Liquidity: With this, the aspect of liquidity is also not less important. The trade of agricultural produce in India is mainly based on cash. Its best example was seen in the era of monopolization in 2016. Then there was a shortage of cash in the market, so the farmers had got the right price for their produce, so far, they were difficult to reach the buyer. The simplest principle of most work in economics is the principle of demand and supply described above. If the demand is high and supply is low, inflation increases. Demand for wheat and rice is increasing in the country, but prices are not growing. The condition is that farmers have to agitate to increase their produce. On the other hand, whenever there is a situation for farmers getting good yield of their produce, the country’s agricultural marketing system is united by making every effort to ensure that farmers do not get better yield of their produce.
Urban class gets relief
On the one hand, where the prices of food items are low, the pressure on rural or agricultural economies increases, while the low-middle class living in the cities gets relief from it. Due to the low cost of goods due to limited income, they get the facility to spend on other items.

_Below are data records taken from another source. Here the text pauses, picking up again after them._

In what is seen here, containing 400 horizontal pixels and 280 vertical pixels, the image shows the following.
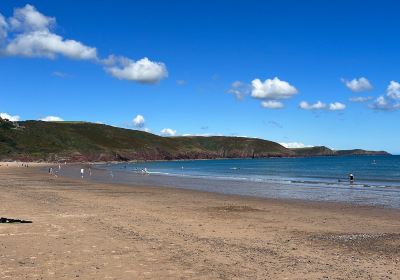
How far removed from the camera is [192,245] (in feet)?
47.4

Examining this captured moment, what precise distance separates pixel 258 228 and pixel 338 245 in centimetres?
432

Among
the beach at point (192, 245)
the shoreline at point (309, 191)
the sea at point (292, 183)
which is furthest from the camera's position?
the sea at point (292, 183)

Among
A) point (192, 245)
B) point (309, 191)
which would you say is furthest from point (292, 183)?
point (192, 245)

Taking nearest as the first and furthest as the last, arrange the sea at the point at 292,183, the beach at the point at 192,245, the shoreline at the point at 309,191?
the beach at the point at 192,245, the shoreline at the point at 309,191, the sea at the point at 292,183

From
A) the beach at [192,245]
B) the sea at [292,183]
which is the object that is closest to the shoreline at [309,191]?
the sea at [292,183]

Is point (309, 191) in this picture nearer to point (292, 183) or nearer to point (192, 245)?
point (292, 183)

On the other hand, due to lower prices, the Reserve Bank also has ease in reducing interest rates.
What to do?
- First of all, it must be kept in mind that the income received from the agricultural sector is the main source of livelihood for the farmers. Therefore, keeping in mind the focused income point of view, it is extremely important to make radical changes in the agriculture sector.
- Under these, there is a need to focus on the aim of reducing the cost of agriculture and ensuring the farmers’ remuneration for their products while ensuring high productivity.
- Special emphasis has to be made to streamline procurement process and public distribution system (PDS) network.
- There will be a mechanism in which the farmers can get MSP at 50% or more from their production cost as well as maximize profits.
- There are also other ways to increase income for reducing the difficulties of the small and marginal farmers especially in the agricultural sector.
- Due to the volatile income of the farmers due to the risks related to production, market and prices, there will be ways to increase the income of the farmers, which can be effective for a long time.
- Due to reduced labor force and rising costs, agriculture is becoming less profitable and non-profitable. In this case, there is a lot of potential for increasing the income of the farmers in the processing and value addition of agricultural produce.
The dissatisfaction among the farmers is an indication of the fact that the development we talk about is not related to the villages, but it is from the mathematics of the market, which makes its place between production and value. It seems to be the speed of development, but its effect is not known at all. This confusion gets more when 60 percent of the country’s agro-based and rural people do not have any sense of it and this development does not get them to see far into their agricultural produce prices.